Hemen bir kâğıt,kalem çıkarıp adresini yazdım..
- Hem evinin hem de hastanenin adresi var.
+ Çok sağol,rahatsız ettim kusura bakma. Bir daha olmaz.
Kafamı sallayarak onaylamış gibi yaptım. Gittiğinde manyak derecede şaşkınlık çökmüştü üzerime. Süt kardeşi mi ? Bu nasıl tevâfuk ? Hem de bizim sınıfta.
Önümdeki kitabı kapatmıştım. Çoktan kütüphaneden çıkıp kampüse gelmiştim bile. Esma'yı aradım ve beklemeye başladım.
-
Olanı biteni anlatmıştım Esma'ya. O kadar şaşırdı ki. Yıllardır görüşmüyorlarmış. Benden ricâ etti. Ahmet'i alıp üçümüz beraber hastaneye gidecektik. Çaresiz kabul etmiştim.
Çıkışa Hamza Bey ve abim gelmişti. Esma'nın bir dersi daha varmış. Yanlış zamanlama Hamza Bey.
- Hamza Bey,Esma'nın bir dersi daha varmış.
+ Peki,sağol. Gideyim o zaman.
Üçümüz beraber yürümeye başlamıştık. Abimle kısa da olsa muhabbet ettik, Hamza Bey dinledi. Abimle Hamza Bey sohbet etmeye başladı bu kez. Tam aklıma gelmişti,söylemeliydim.
- Hamza Bey. Benim sınıfımda sizin süt kardeşiniz varmış. Adresinizi istedi. Ben verdim,problem olmaz değil mi ? İsmi Ahmed'miş.
+ Ahmet mi ? Vay kardeşim. Burda da buldu beni. Süt kardeşim oluyor,Ömer. Dedi abime dönerek.
+ Sakıncası yok,iyi yapmışsın,teşekkür ederim.
- Ricâ ederim.
İyi hissediyordum işte şimdi. Hem yürüyorduk,hem sohbet ediyorduk. Yürekcağızım çarpıyordu Hamza Bey'le konuşurken. Ama böyle bir duygu hataydı,biliyordum. Belki de elimde değildi. Acele etmemek lâzımdı. Duygularıma hemen anlam yüklememeliydim.

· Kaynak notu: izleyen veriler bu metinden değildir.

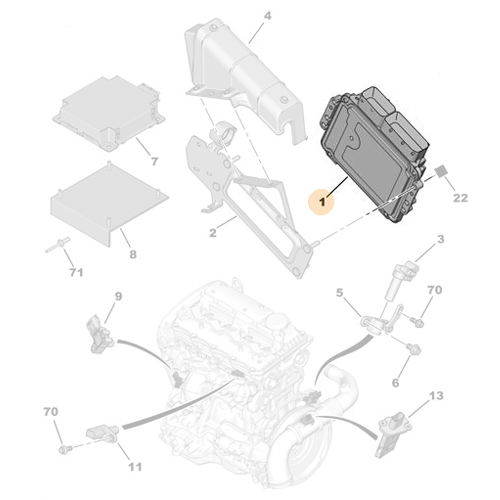 4
7
1
22
2
8
71
3
9
5
70
6
13
70
11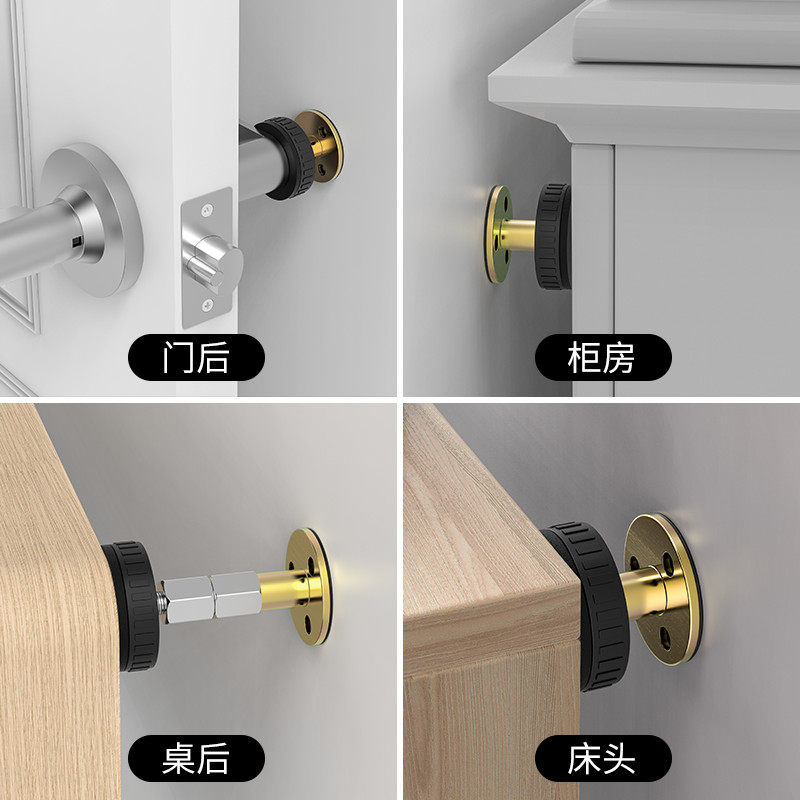 门后

柜房

桌后

床头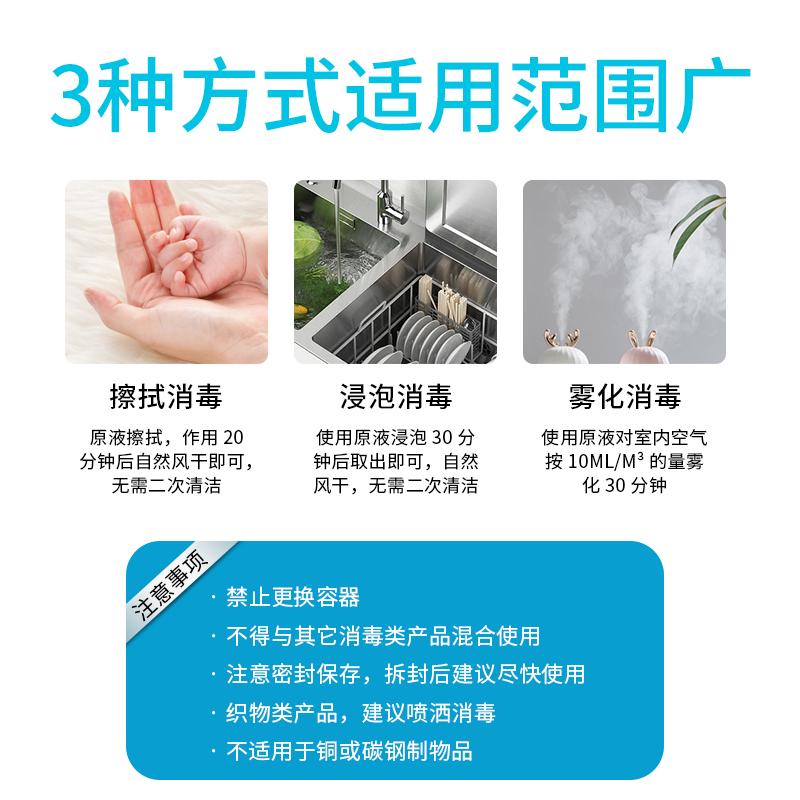 3种方式适用范围广

擦拭消毒

原液擦拭，作用 20 分钟后自然风干即可，无需二次清洁

浸泡消毒

使用原液浸泡 30 分钟后取出即可，自然风干，无需二次清洁

雾化消毒

使用原液对室内空气按 10ML/M³ 的量雾化 30 分钟

注意事项

· 禁止更换容器
· 不得与其它消毒类产品混合使用
· 注意密封保存，拆封后建议尽快使用
· 织物类产品，建议喷洒消毒
· 不适用于铜或碳钢制物品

Abim yaşındaydı,olmazdı,olamazdı. Estağfirullah.
-
Ertesi gün Ahmed'e durumu ilettim. Esma,Ahmed,ben hastane yolundaydık
Ahmet ile Esma konuşuyorlardı. Süt kardeş oldukları cidden belliydi. Birbirlerini unutmamaları çok güzeldi. Çoğu konuşmaları Arapça'ydı. Anlayabildiğim kadar ben de dinliyordum. Hastanr ile okulun arası fazla sürmüyordu. Yürüyerek çoktan gelmiştik hastaneye. Hamza Bey'in odasına hiç girmemiştim. Esma bizi hemen odaya götürdü. Kapıyı açtı,Ahmed ve Hamza Bey birbirlerini görünce gözleri doldu. Bir erkeğin gözünün dolması... Çok zor bir şeydir galiba. Erkeklerin ağladığı çok nâdir görülürken onların gözlerinin dolması da nâdir gördüğüm hatta hiç görmediğim bir olaydı. Bu denli duygulanmaları için kesinlikle aralarında bir bağ olması lâzımdı. Akhi diye diye sarıldılar birbirlerine.
- Burda da buldun be kardeşim !
+ Bulurum abi ben.
Nasıl bir şeydi ? Ahmed ve Hamza süt kardeşi. Yıllar sonra Hamza buraya gelecek,Ahmed burada üniversite kazanacak,birbirlerini bulacaklar. Bu olaydan çok etkilenmiştim. Hayatları öylesine değişikti ki. Böyle insanlara hiç denk gelmemiş,hiç tanışmamıştım. Şimdiyse olmasını istediğim ama bir türlü olmayan şeyler,gelip beni buluyordu.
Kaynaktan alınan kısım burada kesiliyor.